Balancing reactive and proactive approaches to build new resilience capabilities
Business Continuity vs. Operational Resilience (Part II)
In our first article, we discussed Business Continuity (BC) and Operational Resilience, clearing up the differences between the two by overviewing the main definitions, policies, and standards proposed by the relevant governing bodies. Following that basis, in our second article, we will focus on reactive strategies, typical of a BC approach, and proactive, typical of a security ‘by design’ approach, looking at a more pragmatic and effective way to deal with severe but plausible events.
By using the saying ‘a picture is worth a thousand words’ to discuss these approaches, we have chosen to rely on the simplicity of a cartoon storyline, where our two characters Bunny and Tom will be getting ready for a camping trip. A simplified representation will allow us to better represent the pros and cons of each approach and how they reflect the complexity of an organization.
Having a reactive solution for every scenario
BC practices have been, over the years, implemented in organizations in various ways, many of which are not embedding a BC mindset in an organization’s culture. Based on our experience, this is quite evident in annual BIA activities, which usually engage many different resources throughout the company and tend to be a mere repetitive exercise designed to complete the ‘shopping list’, losing the opportunity to focus on the more pragmatic goal of the entire exercise.
This routine could lead the practice of BC to its extremes, where it becomes either a mere exercise for regulatory compliance (where applicable), or a heavy (and expensive) burden of solutions and plans which a company carries out thinking that it can solve any issue.
Having a solution for each scenario doesn’t necessarily mean being ready for the unpredictable. This is even more true when cost-effective solutions are designed for extreme (and implausible) scenarios and are not effective to cope with more plausible (and even severe) ones.
Thus, as Bunny and Tom demonstrate while planning their camping trip, preparing a solution for each scenario can create a burden that can impede them from progressing to their goals.
The proactive ‘by design’ approach: a security example
In the field of security, being secure by design means proactively identifying and remedying existing and emerging issues to protect a company and its customers. Being too proactive doesn’t necessarily mean avoiding disruptive security events. As we all know, when we talk about cyber security it’s never a matter of if, but it’s a matter of when (black swan theory).
But, by attempting to avoid every possible risk, an organization reduces its capacity for dynamism and thus development, both of which are required for the achievement of business objectives and facing challenges in a continuous transformative process. Indeed, developing a BC strategy that is ‘too safe’ can prevent businesses from growing and welcoming new opportunities, anchoring them to safe strategies like Bunny and Tom, who never leave the safety of their home.

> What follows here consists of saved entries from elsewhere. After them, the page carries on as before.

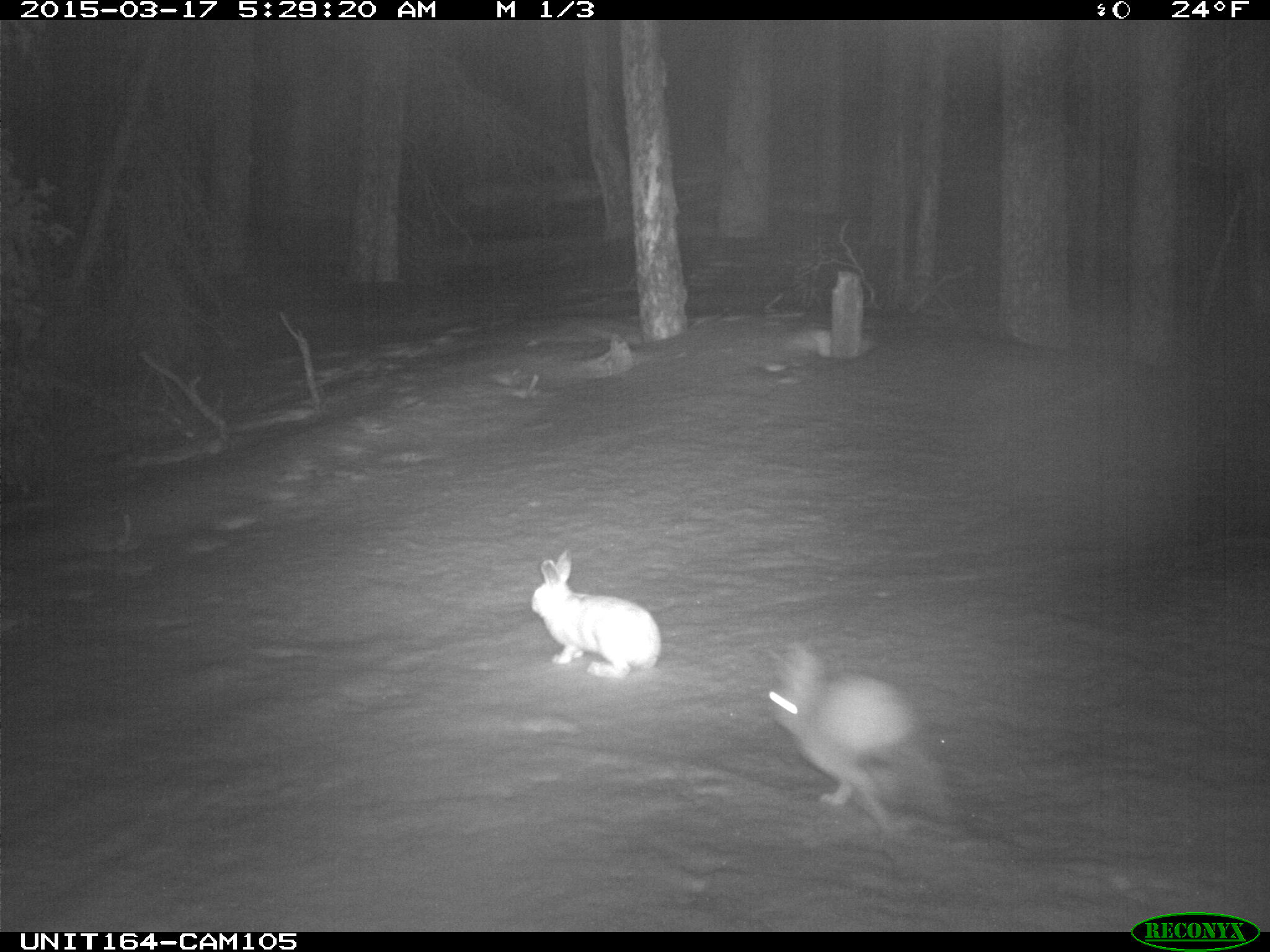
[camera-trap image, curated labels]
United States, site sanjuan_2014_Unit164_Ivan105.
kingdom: Animalia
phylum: Chordata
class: Mammalia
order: Lagomorpha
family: Leporidae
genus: Lepus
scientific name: Lepus americanus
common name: snowshoe hare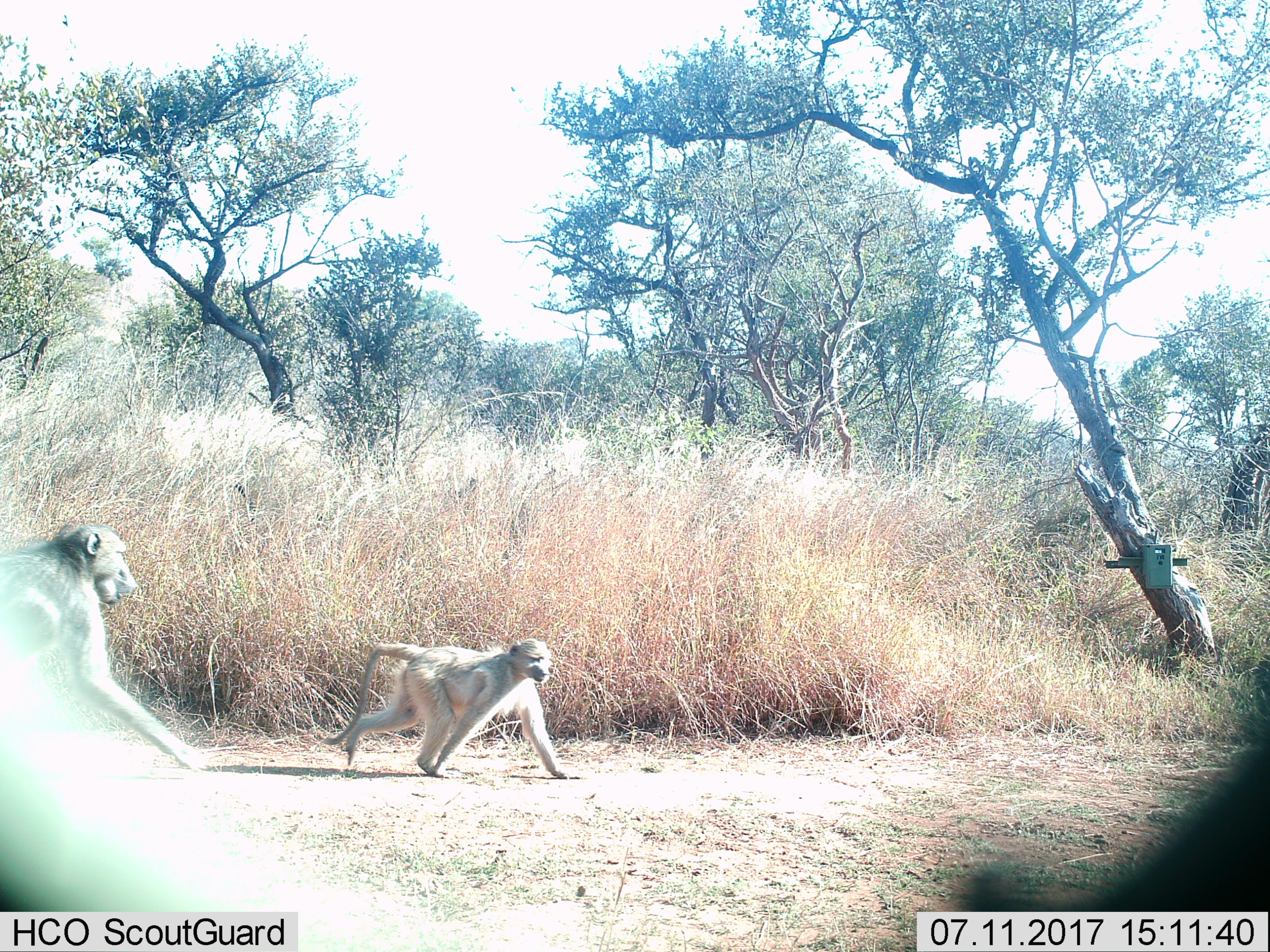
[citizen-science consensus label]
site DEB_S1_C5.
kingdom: Animalia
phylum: Chordata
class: Mammalia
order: Primates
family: Cercopithecidae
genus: Papio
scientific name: Papio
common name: baboon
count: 2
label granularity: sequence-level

In media stat virtus: the opportunity of Operational Resilience
The Operational Resilience paradigm provides the opportunity to review, with common sense and pragmatism, each organization's ability to be flexible in facing its complex but plausible challenges, while developing new internal skills to be resilient regardless of what plausible scenario occurs.
This necessitates the ability to anticipate, comprehend, and plan for uncertainty, as well as the ability to devise solutions that reduce risk while remaining adaptable and flexible.
All of this must be done with the same sense of responsibility and attention that every organization has for itself, its stakeholders, and, most importantly, for those customers to whom interruptions in product and service supply can cause intolerable harm.
This is a critical success factor in the FCA's vision of Operational Resilience.
At the same time, such a vision aims to bridge the ever-widening gap between ordinary and extraordinary event management, between daily and worst-case scenarios, reactivity and proactivity.
Thus, Operational Resilience enables organizations to focus on their important business services or, in the case of Bunny and Tom, plan their camping trip in a way that does not focus on providing a reactive solution to every possible event, but instead ensures that a flexible, proactive approach is in place from the start to be able to continue operating in case of an adverse event.
Final remarks
These three approaches, discussed through a cartoon storyline, allowed us to highlight the main ideas and possible outcomes when undertaking each strategy. Getting ready for the unpredictable is a never-ending exercise, since today, more than ever, the nature of disruptive events is becoming more difficult to foresee. Every day the list of risks to the continuity of businesses is getting longer and there is a higher chance that an unconsidered event will occur. Therefore, developing new skills, such as flexibility and proactivity, and focusing on what is most important (or intolerable) for our customers, our stakeholders, and the system itself, becomes extremely important.
Accepting that the "black swan" will arrive sooner or later and that we cannot predict the exact consequences of it, organizations can begin working to develop and improve their resilience capabilities, integrating them into business as usual without creating a major burden.